* BRIEF 1:
Answer these about the write-off article, labeling each answer (a), (b) or (c):
(a) What is the Instant Asset Write-Off threshold per asset for the 2025–26 financial year?
(b) What does the abbreviation IAWO stand for?
(c) What date does the article give as the deadline for taking action?
* BRIEF 2: Repeat word for word the part of the write-off article between "As EOFY approaches, many" and "machinery. Better systems.", inclusive.

* EXCERPT:
▽
EOFY 2026: Use the $20K Asset Write-Off

Scrabble letters spelling “EOFY” on a notebook, placed on a desk workspace.

As EOFY approaches, many business owners start revisiting purchases they’ve been thinking about for months, sometimes longer.

Equipment upgrades. Vehicle replacements. New machinery. Better systems.

And often, EOFY becomes the natural moment where those decisions either get made… or pushed out again.

If you’ve been in that “we should probably do this soon” stage, this is the time of year where it’s worth taking a closer look.

For the 2025–26 financial year, the Instant Asset Write-Off (IAWO) threshold is set at $20,000 per asset, which may allow eligible businesses to claim an immediate deduction on qualifying purchases (depending on your structure and circumstances, always confirm with your accountant).

So let’s break this down on how it works, what qualifies, and what you need to be aware of if you’re going to take action before June 30.

What assets qualify before 30 June?
△
* DATA:
▽
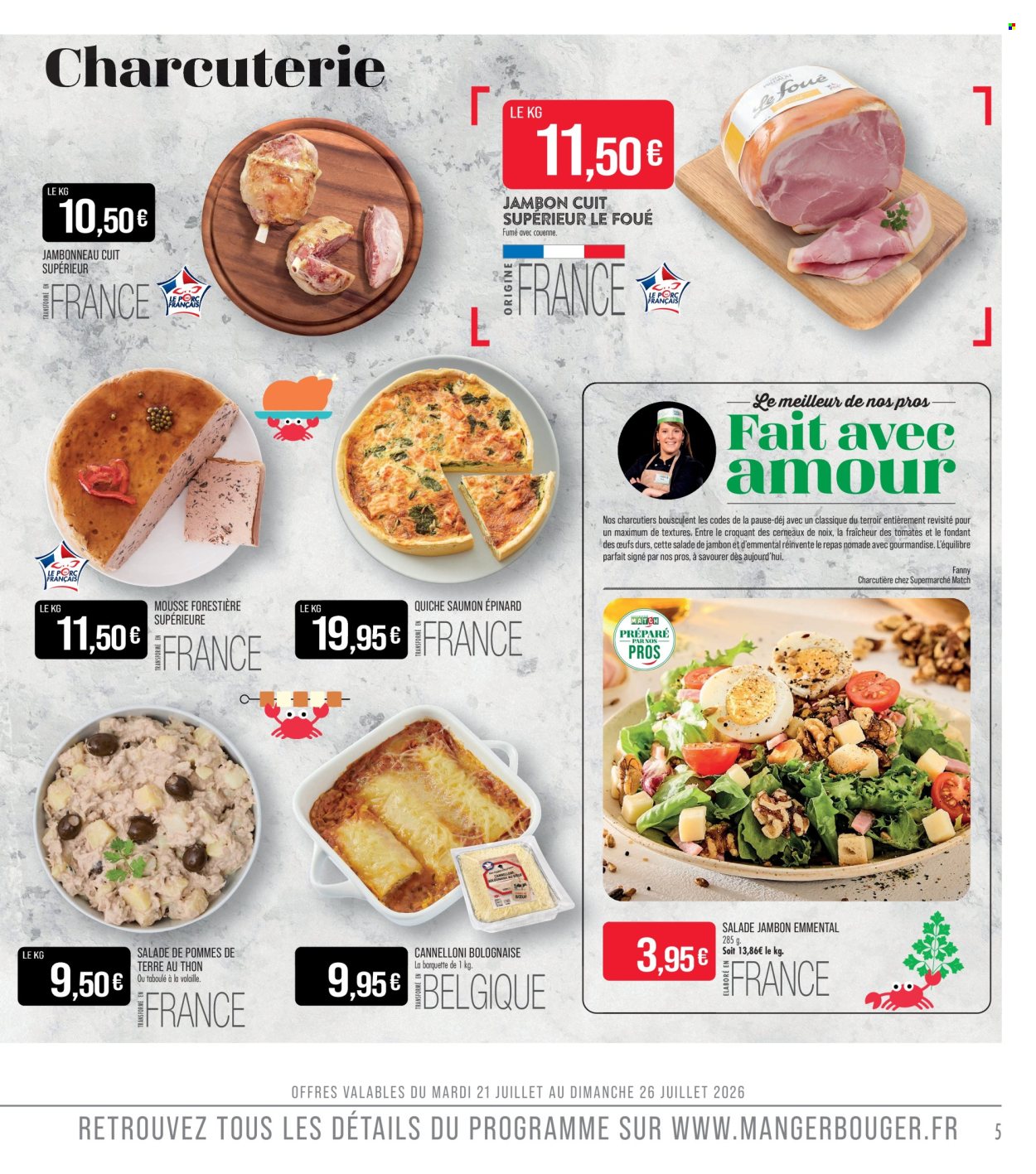Catalogue Supermarché Match - 21/07/2026 - 02/08/2026. Page 5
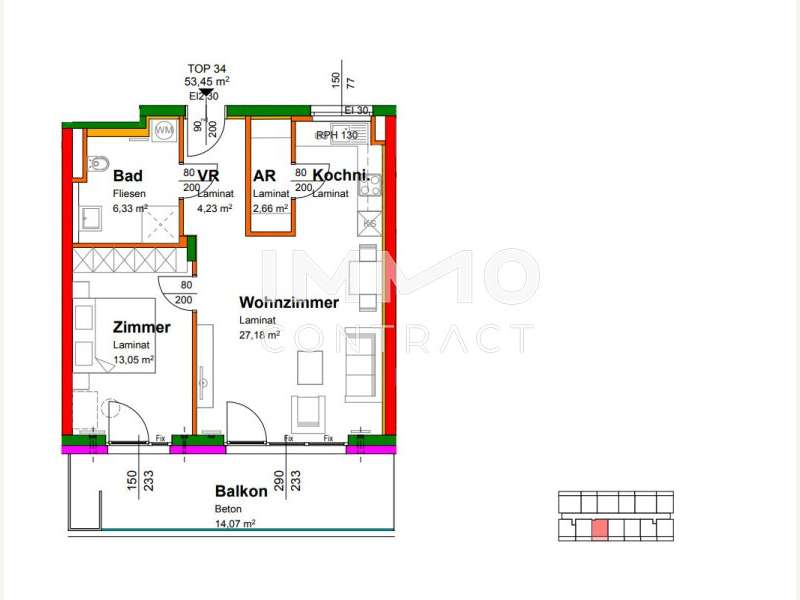 Eigentumswohnung Krems an der Donau: Top34 Top34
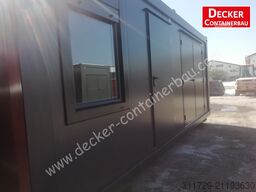 Decker Containerbau Kombicontainer auf ABR,20 ft halb Büro
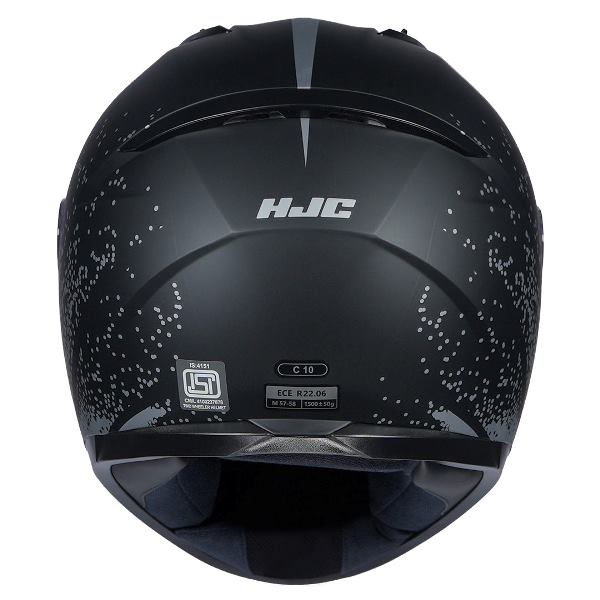 HJC C10 Haven Helmet (Black & Silver)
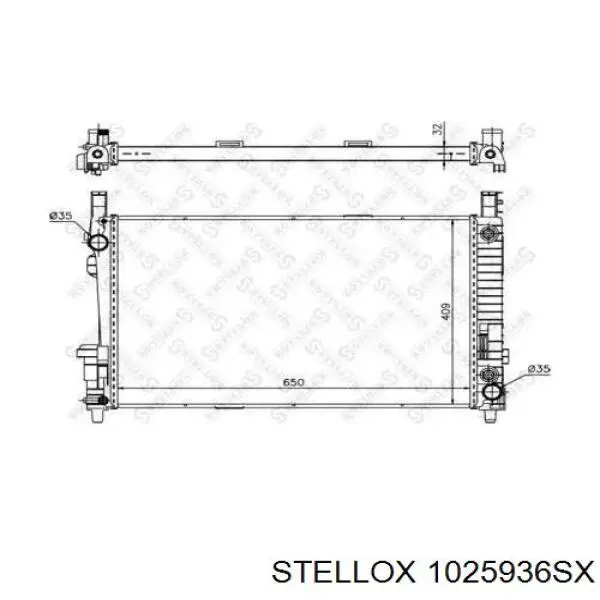 10-25936-SX Stellox радиатор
△
* YOUR SOLUTION 1:
(a) $20,000 per asset
(b) Instant Asset Write-Off
(c) June 30

* YOUR SOLUTION 2:
As EOFY approaches, many business owners start revisiting purchases they’ve been thinking about for months, sometimes longer.

Equipment upgrades. Vehicle replacements. New machinery. Better systems.